SUPPLIED TEXT:

——

Breadth-First Search (BFS)
SummaryCovers queue-based BFS, level-order traversal, shortest path in...
Covers queue-based BFS, level-order traversal, shortest path in...
Covers queue-based BFS, level-order traversal, shortest path in unweighted graphs, multi-source BFS, bidirectional BFS, and 0-1 BFS.
Breadth-First Search (BFS)
Where DFS dives deep and backtracks, BFS fans out layer by layer — visiting all neighbors at distance 1 before any neighbor at distance 2, then distance 2 before distance 3, and so on. This level-by-level expansion makes BFS the go-to algorithm whenever you need the shortest path in an unweighted graph or the nearest anything.
Standard BFS
BFS uses a queue (FIFO) as its core data structure. The algorithm works as follows:
- Enqueue the source vertex and mark it visited.
- While the queue is not empty: dequeue a vertex, process it, enqueue all of its unvisited neighbors (marking them visited).

——

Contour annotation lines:
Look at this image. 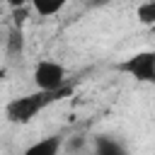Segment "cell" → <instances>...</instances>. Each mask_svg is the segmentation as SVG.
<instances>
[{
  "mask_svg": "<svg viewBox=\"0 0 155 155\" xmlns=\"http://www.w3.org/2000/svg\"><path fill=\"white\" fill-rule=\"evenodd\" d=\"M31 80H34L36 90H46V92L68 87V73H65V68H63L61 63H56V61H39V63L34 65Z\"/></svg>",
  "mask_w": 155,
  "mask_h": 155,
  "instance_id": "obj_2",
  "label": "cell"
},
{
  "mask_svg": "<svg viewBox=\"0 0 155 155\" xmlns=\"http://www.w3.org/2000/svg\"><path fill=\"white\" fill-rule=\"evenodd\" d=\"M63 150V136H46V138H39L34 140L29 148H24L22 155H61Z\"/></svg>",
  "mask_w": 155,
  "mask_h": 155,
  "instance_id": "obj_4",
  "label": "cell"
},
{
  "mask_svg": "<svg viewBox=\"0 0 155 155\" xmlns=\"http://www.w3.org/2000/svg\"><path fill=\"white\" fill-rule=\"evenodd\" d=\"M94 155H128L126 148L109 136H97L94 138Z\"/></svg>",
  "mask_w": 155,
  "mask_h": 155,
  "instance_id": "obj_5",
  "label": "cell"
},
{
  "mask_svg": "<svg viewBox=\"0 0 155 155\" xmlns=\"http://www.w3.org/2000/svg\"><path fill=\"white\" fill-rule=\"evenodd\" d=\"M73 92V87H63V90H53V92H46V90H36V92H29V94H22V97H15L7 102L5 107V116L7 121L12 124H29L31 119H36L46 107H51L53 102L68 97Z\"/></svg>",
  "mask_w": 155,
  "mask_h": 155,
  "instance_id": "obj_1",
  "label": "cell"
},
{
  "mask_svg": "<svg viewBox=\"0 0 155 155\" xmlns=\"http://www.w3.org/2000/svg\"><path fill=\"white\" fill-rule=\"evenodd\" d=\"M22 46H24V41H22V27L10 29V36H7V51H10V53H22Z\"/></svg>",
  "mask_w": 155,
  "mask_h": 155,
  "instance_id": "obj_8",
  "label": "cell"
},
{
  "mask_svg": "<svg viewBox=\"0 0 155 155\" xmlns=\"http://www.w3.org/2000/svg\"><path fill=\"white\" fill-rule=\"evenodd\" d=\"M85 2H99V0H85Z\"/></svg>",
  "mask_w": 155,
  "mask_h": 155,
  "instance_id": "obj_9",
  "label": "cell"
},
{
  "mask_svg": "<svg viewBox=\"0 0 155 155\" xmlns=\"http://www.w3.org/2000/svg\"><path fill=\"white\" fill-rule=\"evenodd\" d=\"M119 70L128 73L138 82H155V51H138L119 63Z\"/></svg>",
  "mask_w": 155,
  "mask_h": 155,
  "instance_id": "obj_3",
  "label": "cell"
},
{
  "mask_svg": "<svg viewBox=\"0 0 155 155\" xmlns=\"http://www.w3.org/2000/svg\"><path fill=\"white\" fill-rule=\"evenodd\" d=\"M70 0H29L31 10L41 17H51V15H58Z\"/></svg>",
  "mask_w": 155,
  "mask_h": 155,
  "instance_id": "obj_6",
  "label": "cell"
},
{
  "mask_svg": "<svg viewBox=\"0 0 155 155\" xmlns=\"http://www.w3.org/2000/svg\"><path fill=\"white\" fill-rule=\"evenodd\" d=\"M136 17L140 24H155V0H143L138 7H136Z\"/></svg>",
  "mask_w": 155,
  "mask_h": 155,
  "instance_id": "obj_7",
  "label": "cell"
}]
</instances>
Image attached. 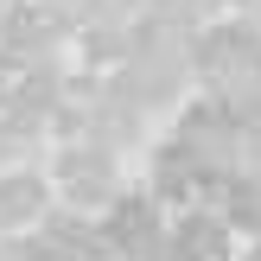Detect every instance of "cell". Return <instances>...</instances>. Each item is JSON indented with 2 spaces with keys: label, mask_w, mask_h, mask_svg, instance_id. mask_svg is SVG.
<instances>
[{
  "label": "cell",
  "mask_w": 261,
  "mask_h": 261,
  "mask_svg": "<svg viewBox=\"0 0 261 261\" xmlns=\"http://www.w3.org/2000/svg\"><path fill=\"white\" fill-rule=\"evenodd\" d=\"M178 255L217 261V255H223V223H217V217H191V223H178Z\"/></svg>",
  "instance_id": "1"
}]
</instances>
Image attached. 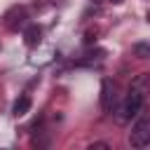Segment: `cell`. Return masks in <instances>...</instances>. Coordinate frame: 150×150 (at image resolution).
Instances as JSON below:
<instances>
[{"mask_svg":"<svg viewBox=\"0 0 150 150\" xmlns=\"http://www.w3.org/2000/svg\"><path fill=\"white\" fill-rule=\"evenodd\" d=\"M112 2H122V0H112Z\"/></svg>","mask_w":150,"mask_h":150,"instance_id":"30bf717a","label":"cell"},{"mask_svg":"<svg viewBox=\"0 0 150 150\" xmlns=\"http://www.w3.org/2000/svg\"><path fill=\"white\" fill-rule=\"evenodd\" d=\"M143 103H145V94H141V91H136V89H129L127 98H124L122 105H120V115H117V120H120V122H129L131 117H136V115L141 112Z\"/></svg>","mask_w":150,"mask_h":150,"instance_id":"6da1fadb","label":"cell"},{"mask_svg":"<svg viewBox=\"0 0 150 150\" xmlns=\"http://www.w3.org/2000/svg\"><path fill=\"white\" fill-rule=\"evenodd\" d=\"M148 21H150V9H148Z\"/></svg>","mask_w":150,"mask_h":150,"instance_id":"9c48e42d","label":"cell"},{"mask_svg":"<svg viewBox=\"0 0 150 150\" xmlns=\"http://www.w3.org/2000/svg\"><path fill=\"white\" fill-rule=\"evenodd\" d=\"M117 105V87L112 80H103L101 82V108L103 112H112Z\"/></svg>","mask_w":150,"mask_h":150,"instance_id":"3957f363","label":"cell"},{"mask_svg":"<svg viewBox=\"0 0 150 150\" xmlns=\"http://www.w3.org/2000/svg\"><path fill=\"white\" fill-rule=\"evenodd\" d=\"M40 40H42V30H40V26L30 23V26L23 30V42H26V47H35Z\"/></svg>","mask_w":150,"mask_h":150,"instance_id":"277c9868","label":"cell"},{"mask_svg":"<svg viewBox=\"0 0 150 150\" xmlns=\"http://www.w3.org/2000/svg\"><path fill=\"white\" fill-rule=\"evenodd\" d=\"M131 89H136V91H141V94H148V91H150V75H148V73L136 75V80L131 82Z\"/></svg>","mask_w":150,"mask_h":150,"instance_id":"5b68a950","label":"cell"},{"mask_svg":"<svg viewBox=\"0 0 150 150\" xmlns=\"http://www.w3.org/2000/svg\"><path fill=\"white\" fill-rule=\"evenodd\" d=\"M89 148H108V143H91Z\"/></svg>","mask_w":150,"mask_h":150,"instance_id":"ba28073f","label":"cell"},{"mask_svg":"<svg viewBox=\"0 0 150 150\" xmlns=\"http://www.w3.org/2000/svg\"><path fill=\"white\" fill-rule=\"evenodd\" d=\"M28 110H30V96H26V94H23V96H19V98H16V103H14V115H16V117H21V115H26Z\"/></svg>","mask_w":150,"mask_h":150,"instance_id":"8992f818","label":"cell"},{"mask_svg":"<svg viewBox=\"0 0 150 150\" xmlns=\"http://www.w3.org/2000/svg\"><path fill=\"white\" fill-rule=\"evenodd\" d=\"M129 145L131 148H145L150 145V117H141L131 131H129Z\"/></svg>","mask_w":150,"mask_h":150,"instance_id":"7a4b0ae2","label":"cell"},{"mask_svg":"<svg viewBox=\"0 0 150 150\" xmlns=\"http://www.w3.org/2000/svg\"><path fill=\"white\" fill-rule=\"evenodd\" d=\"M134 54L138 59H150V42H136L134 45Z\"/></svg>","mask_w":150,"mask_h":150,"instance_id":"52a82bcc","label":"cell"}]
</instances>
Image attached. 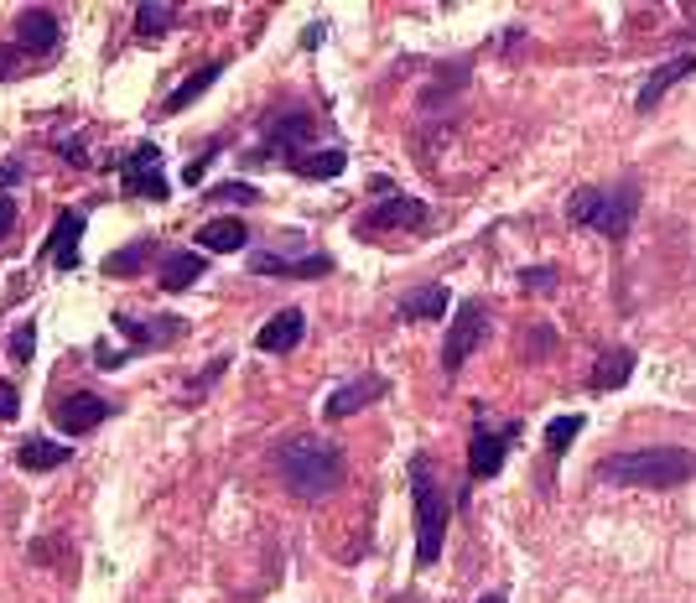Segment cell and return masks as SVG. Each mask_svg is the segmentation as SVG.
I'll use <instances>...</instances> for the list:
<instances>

——

INSTRUCTIONS FOR THE TASK: Extend the breadth-first search text, beginning after its last sentence. The lines have no connection to the text on breadth-first search.

OUTPUT FOR THIS TASK:
import java.util.*;
void bfs(Map<Integer, List<Integer>> graph, int start) {
var visited = new HashSet<Integer>();
Queue<Integer> queue = new ArrayDeque<>();
visited.add(start);
queue.add(start);
while (!queue.isEmpty()) {
int node = queue.poll();
System.out.println("Visited: " + node);
for (int neighbor : graph.getOrDefault(node, List.of())) {
if (!visited.contains(neighbor)) {
visited.add(neighbor);
queue.add(neighbor);
}
}
}
}A critical detail: mark vertices as visited when you enqueue them, not when you dequeue them. This prevents the same vertex from being added to the queue multiple times, keeping the queue size bounded by O(V).
Level-Order Traversal
Many problems require processing nodes level by level — for example, finding the depth of the shallowest leaf, or computing per-level averages. The trick: at the start of each iteration, record the current queue size. That size tells you exactly how many nodes belong to the current level:
List<List<Integer>> levelOrder(Map<Integer, List<Integer>> graph, int start) {
var result = new ArrayList<List<Integer>>();
var visited = new HashSet<Integer>();
Queue<Integer> queue = new ArrayDeque<>();
visited.add(start);
queue.add(start);
while (!queue.isEmpty()) {
int levelSize = queue.size();
var currentLevel = new ArrayList<Integer>();
for (int i = 0; i < levelSize; i++) {
int node = queue.poll();
currentLevel.add(node);
for (int neighbor : graph.getOrDefault(node, List.of())) {
if (!visited.contains(neighbor)) {
visited.add(neighbor);
queue.add(neighbor);
}
}
}
result.add(currentLevel);
}
return result;
}Applications:
- Minimum depth of a binary tree: Return the level number of the first leaf encountered during level-order BFS.
- Average of levels in a binary tree: Sum each level’s values and divide by the level size.
- Right side view of a binary tree: The last node in each level is visible from the right side.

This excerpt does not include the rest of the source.